Ventricular Access Devices Are Safe and Effective in the Treatment of Posthemorrhagic Ventricular Dilatation prior to Shunt PlacementTian A.G. · Hintz S.R. · Cohen R.S. · Edwards M.S.B.
Departments of aNeurosurgery, bPediatric Neurosurgery and Pediatrics and cNeonatology, Lucile Salter Packard Children’s Hospital, Stanford University, Stanford, Calif., USA
Intraventricular hemorrhage of prematurity (IVH) is a diagnosis that has become more frequent in recent years. Advances in medical care have led to survival of increasingly premature infants, as well as infants with more complex medical conditions. Treatment with a ventricular access device (VAD) was reported almost 3 decades ago; however, it is unclear how effective this treatment is in the current population of premature infants.
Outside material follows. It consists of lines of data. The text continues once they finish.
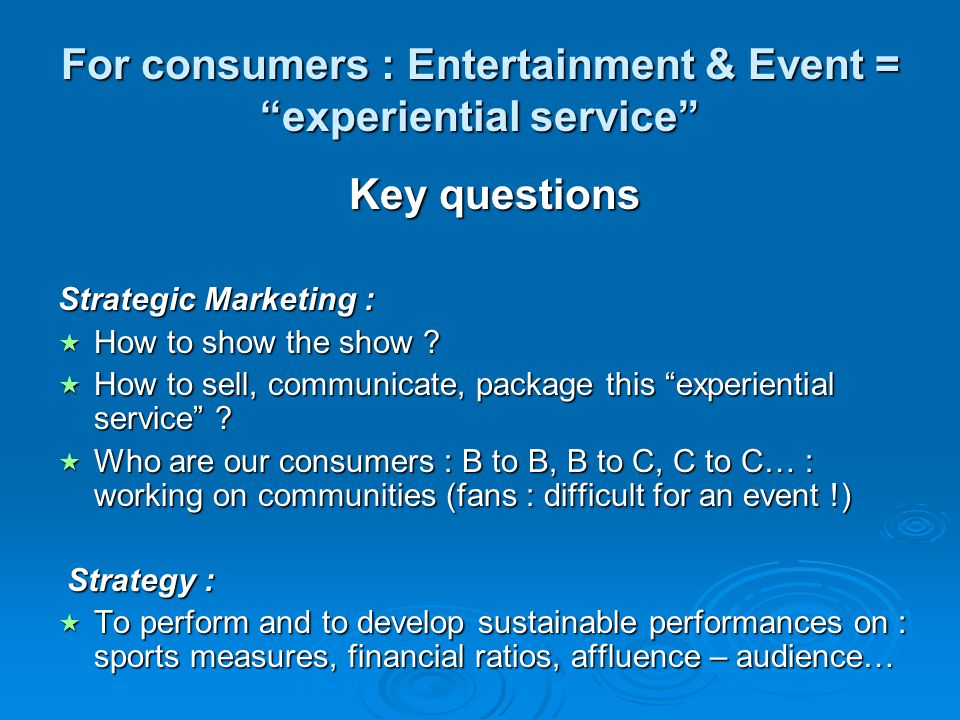 For consumers : Entertainment & Event = experiential service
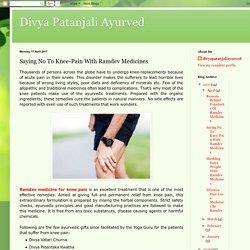 Divya Patanjali Ayurved: Saying No To Knee-Pain With Ramdev Medicines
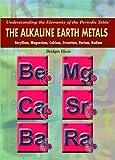 The Alkaline Earth Metals, Bridget Heos, 1435853318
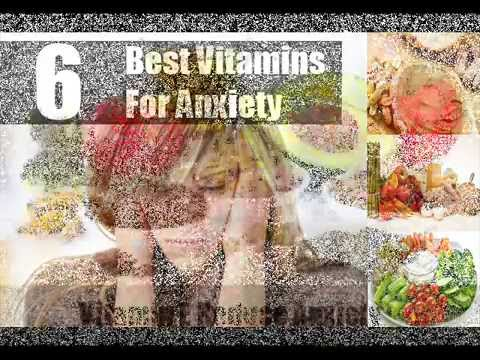 6 Best Vitamins For Anxiety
At our institution (from 2004 to present), we treat posthemorrhagic hydrocephalus (PHH) with a VAD. In order to look at safety and efficacy, we retrospectively combed the medical records of premature children, admitted to Lucile Packard Children’s Hospital from January 2005 to December 2009, and identified 310 premature children with IVH. Of these, 28 children required treatment for PHH with a VAD. There were no infections associated with placement of these devices and a very low rate of other complications, such as need for repositioning (7.41%) or replacement (3.75%). Our data show that treatment with a VAD is very safe, with few complications and can be used to treat PHH in this very complex infant population.